Rats were weighed for four days before the CIE exposure period, immediately before each ethanol or saline injection during the CIE exposure period, and then 23 days after the final injection (Figure 6B). There was a significant three-way Day×Age×Pre-treatment interaction (F14,352 = 2.65, p<0.005). Post-hoc tests revealed that saline-exposed adult rats had higher body weights than their CIE-exposed age-matched counterparts throughout the CIE period. There were no differences between CIE-exposed and saline-exposed adolescent rats.

Blood Ethanol Concentrations (BECs) after Acute Ethanol Challenges (Fixed Ratio Responding Task)

During the acute EtOH challenges, ANOVA on the BECs revealed a significant main effect of Dose (F2,34 = 11.93, p<0.001), but no effect of Pre-treatment, Age or interaction effects. Post-hoc tests indicated that BECs were higher when EtOH was administered at the doses of 2 g/kg (adolescent-CIE: 47.45±8.02 mg/dl; adolescent-saline: 92.58±23.60 mg/dl; adult-CIE: 66.52±13.17 mg/dl; adult saline: 84.60±20.79 mg/dl) and 3.5 g/kg (adolescent-CIE: 68.03±9.05 mg/dl; adolescent-saline: 100.78±13.89 mg/dl; adult-CIE: 87.60±18.57 mg/dl; adult saline: 120.10±27.85 mg/dl) compared to EtOH dose of 1 g/kg (adolescent-CIE: 21.12±6.05 mg/dl; adolescent-saline: 60.28±21.01 mg/dl; adult-CIE: 50.54±12.27 mg/dl; adult saline: 33.08±11.43 mg/dl).
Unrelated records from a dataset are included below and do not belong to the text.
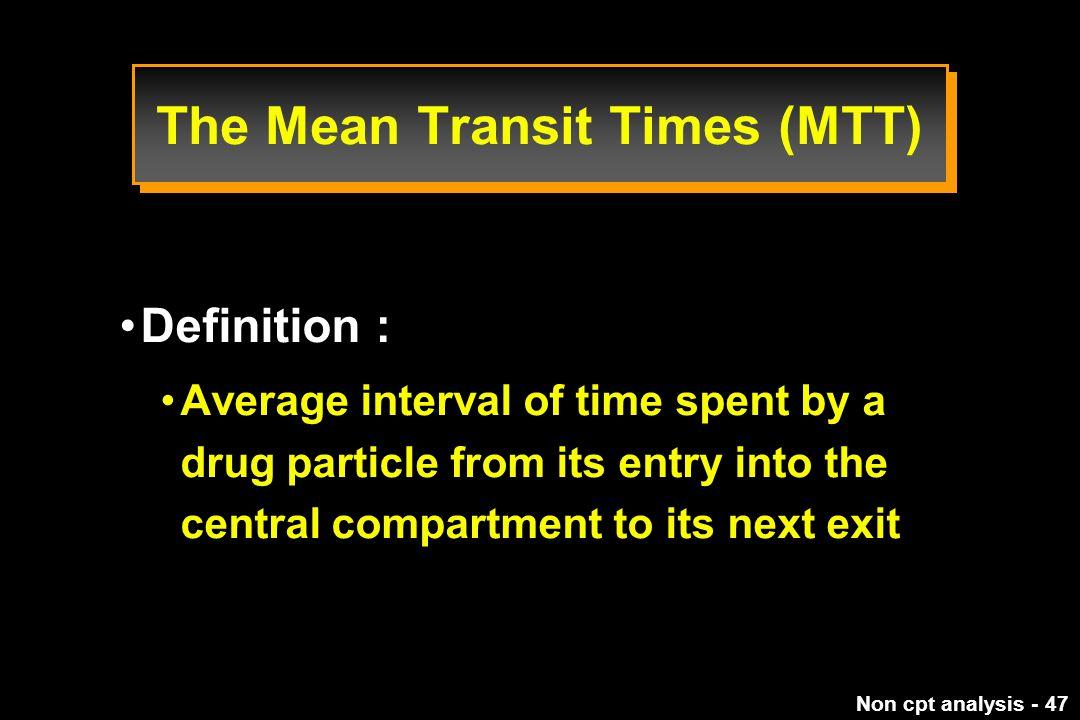 The Mean Transit Times (MTT)
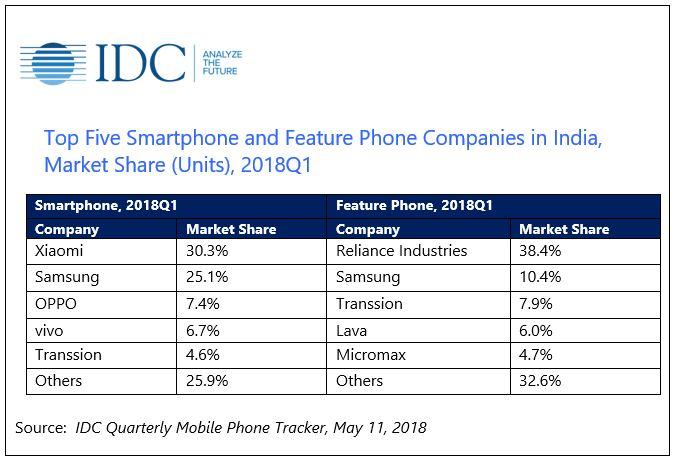 Xiaomi лидирует на рынке смартфонов в Индии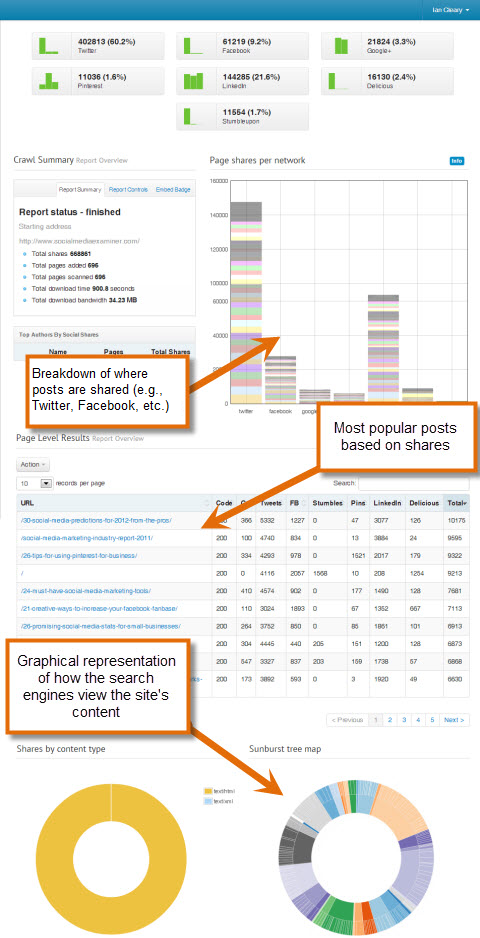 social crawlytics sample report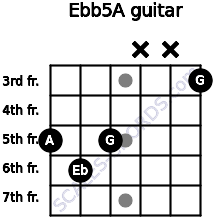 Eb(b5)/A for guitar on frets 5, 6, 5, x, x, 3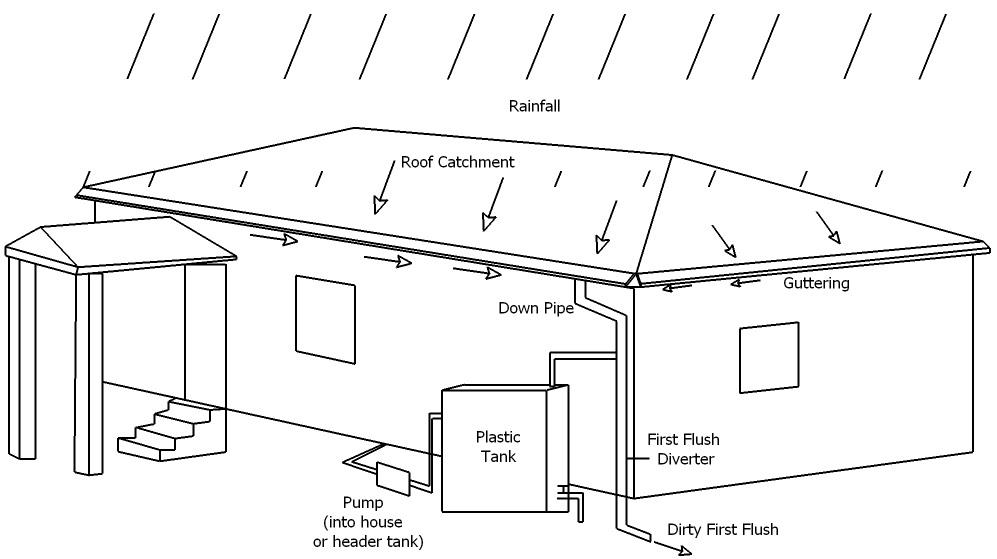 Rainwater Harvesting | SSWM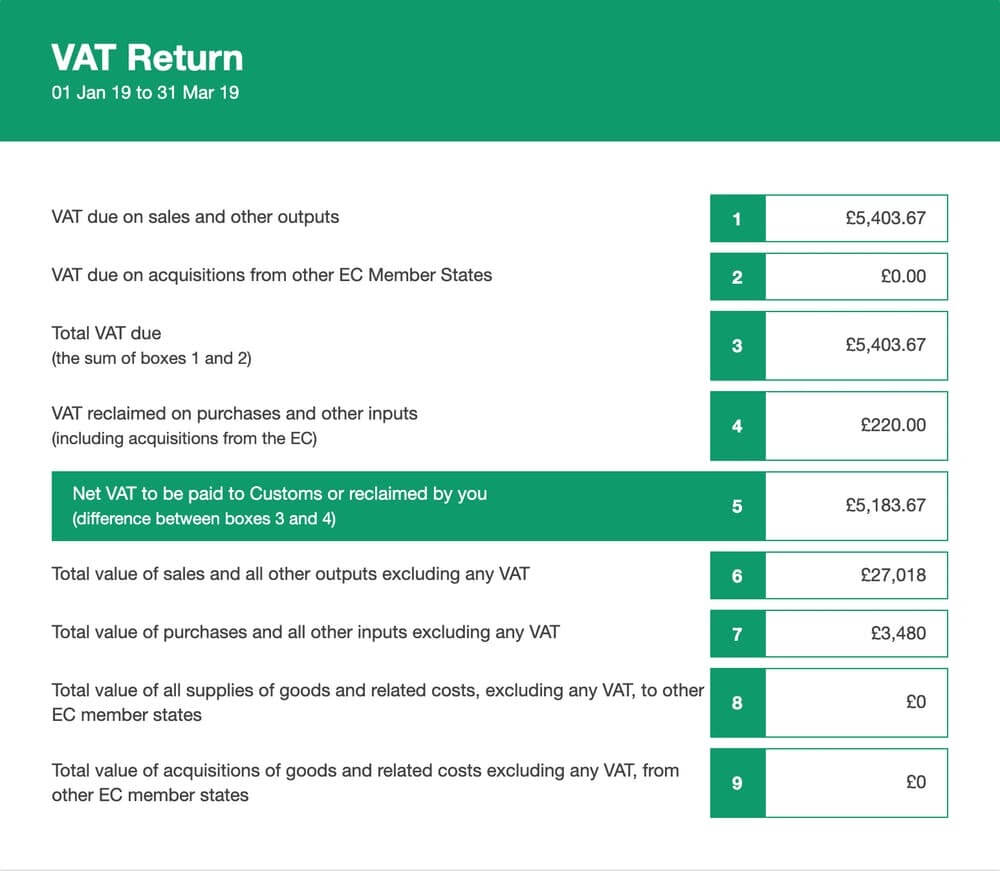 Screenshot of a sample vat  return form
Acquisition and Maintenance of Food Responding under Fixed and Progressive Ratio Schedules of Reinforcement

Exposure to CIE or saline had no effect on acquisition of lever-press responding on FR schedules of reinforcement with increasing response requirements. There were significant main effects of Schedule (F2,36 = 6.56, p<0.001) and Age (F1,18 = 8.19, p<0.05) on the number of sessions required to reach criterion (Figure 7). Post-hoc tests showed that adolescent exposed rats required fewer sessions than adult exposed rats to reach criterion on the FR 2 schedule. There was no significant main effect of CIE exposure and no significant interactions.

Figure 7. Effects of chronic intermittent ethanol or saline exposure during adolescence or adulthood on number of training sessions required to meet criteria for advancement in each of the three Fixed Ratio (FR) training schedules.

Figure 7

Data are expressed as group mean + SEM (n = 6 adolescent-saline, n = 6 adolescent-CIE, n = 5 adult-saline, n = 5 adult-CIE). Asterisk denotes a difference in the number of training sessions required to reach criterion for rats exposed to CIE/saline as adolescents compared to rats exposed to CIE/saline as adults independent of CIE exposure (simple effects ANOVA, p<0.05).

All rats were tested on the FR10 TO20s (FR10 timeout 20 seconds) schedule of reinforcement for 5 days followed by 5 days of testing under the PR schedule of reinforcement. ANOVAs revealed no effect of Pre-treatment, Age or their interaction on responding under either FR or PR schedules of reinforcement (Table 2).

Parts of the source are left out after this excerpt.